DESCRIPTION OF THE TASK:
In the post below about a patient with multiple personalities, how many alter egos did the woman sketch?

Start of SELECTED PASSAGE

Wednesday, March 11, 2009

Patient with Multiple Personalities Sketches her 17 Alter Egos

The media have a field day with Dissociative Identity Disorder. It is often the basis of comedy. A feature NPR report that aired this afternoon dwelled at length on the comedic aspects of a play about DID, and managed to skirt the inconvenient fact that childhood torture and sexual abuse are the cause of the disorder. It's particularly common among victims of ritual abuse. Multiplicity is a serious mental illness and should not be separated from its roots in childhood trauma for the sake of a quirky bit of coverage on NPR, or an easy laugh at the movie mall. We're talking about mental illness and deep pain. If cancer patients behaved humorously, it would still be in poor taste to laugh at them. - AC

Patient with multiple personalities sketches her 17 alter egos
25 October 2007

A woman who developed multiple personalities as the result of being abused as a child has sketched her alter egos - all 17 of them.

End of SELECTED PASSAGE
Start of EXTRACTED MATERIAL

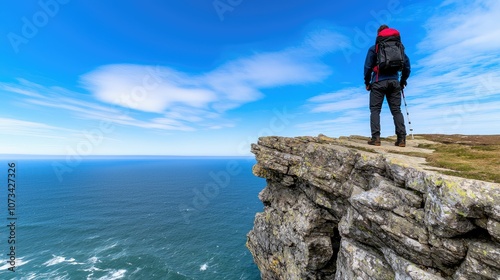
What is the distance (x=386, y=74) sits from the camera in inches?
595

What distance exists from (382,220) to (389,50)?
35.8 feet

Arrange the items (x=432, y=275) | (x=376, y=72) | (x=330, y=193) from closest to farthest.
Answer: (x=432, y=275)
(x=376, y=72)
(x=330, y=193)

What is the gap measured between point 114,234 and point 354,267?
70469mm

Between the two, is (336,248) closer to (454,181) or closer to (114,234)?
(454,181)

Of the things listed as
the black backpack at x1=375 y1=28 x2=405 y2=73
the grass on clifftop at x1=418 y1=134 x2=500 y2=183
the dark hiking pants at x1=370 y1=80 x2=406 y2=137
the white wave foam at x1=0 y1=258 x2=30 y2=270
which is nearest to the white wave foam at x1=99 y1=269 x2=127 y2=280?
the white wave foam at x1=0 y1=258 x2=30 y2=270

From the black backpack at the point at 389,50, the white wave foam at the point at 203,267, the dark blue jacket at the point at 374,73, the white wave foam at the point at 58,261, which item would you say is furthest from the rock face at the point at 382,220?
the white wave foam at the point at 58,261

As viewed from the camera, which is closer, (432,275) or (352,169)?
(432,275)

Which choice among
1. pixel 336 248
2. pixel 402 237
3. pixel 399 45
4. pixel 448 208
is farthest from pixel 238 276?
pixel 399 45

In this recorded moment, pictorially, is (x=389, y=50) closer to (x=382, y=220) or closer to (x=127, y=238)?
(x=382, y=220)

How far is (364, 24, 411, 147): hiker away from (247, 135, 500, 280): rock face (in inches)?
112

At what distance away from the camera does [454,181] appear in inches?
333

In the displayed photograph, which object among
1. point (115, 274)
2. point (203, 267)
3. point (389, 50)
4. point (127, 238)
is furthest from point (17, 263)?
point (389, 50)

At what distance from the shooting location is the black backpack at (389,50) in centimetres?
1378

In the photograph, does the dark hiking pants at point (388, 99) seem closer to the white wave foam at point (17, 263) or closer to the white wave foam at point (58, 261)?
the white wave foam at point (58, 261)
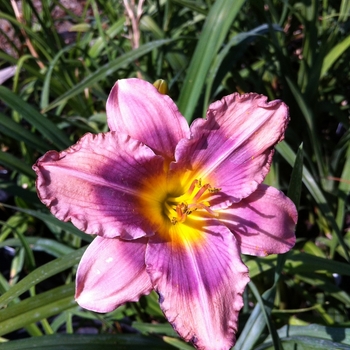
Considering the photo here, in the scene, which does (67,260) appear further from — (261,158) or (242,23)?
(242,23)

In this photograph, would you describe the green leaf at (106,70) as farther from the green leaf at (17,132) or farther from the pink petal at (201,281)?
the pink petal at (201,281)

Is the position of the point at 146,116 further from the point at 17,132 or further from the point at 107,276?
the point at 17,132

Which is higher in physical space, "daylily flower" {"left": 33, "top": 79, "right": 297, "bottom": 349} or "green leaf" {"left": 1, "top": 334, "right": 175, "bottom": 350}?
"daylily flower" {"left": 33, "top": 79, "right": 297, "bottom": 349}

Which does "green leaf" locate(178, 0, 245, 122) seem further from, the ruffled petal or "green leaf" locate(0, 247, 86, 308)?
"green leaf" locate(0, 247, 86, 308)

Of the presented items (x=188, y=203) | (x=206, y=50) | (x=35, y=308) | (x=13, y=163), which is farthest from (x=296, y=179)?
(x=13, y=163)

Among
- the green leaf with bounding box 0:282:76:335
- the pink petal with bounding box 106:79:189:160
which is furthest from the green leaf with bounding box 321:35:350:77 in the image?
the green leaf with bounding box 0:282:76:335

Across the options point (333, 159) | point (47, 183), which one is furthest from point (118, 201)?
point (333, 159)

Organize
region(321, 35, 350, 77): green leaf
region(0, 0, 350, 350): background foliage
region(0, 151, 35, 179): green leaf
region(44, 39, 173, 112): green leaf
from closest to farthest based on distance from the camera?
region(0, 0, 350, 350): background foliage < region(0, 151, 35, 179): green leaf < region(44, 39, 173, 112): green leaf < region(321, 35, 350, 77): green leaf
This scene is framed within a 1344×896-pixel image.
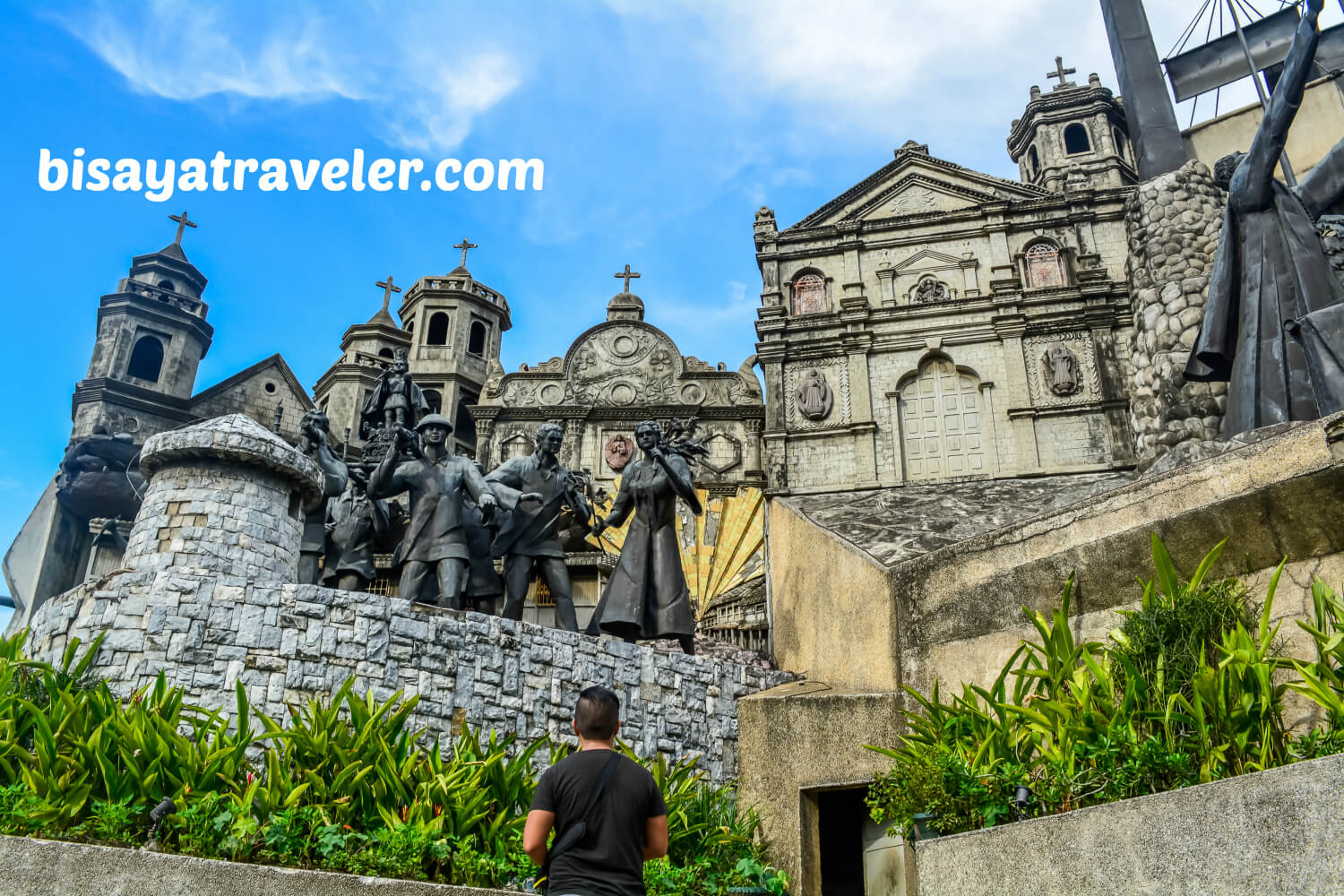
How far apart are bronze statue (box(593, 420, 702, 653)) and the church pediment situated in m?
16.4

End of EXTRACTED MATERIAL

ANSWER FOR THIS EXERCISE:
She sketched 17 alter egos.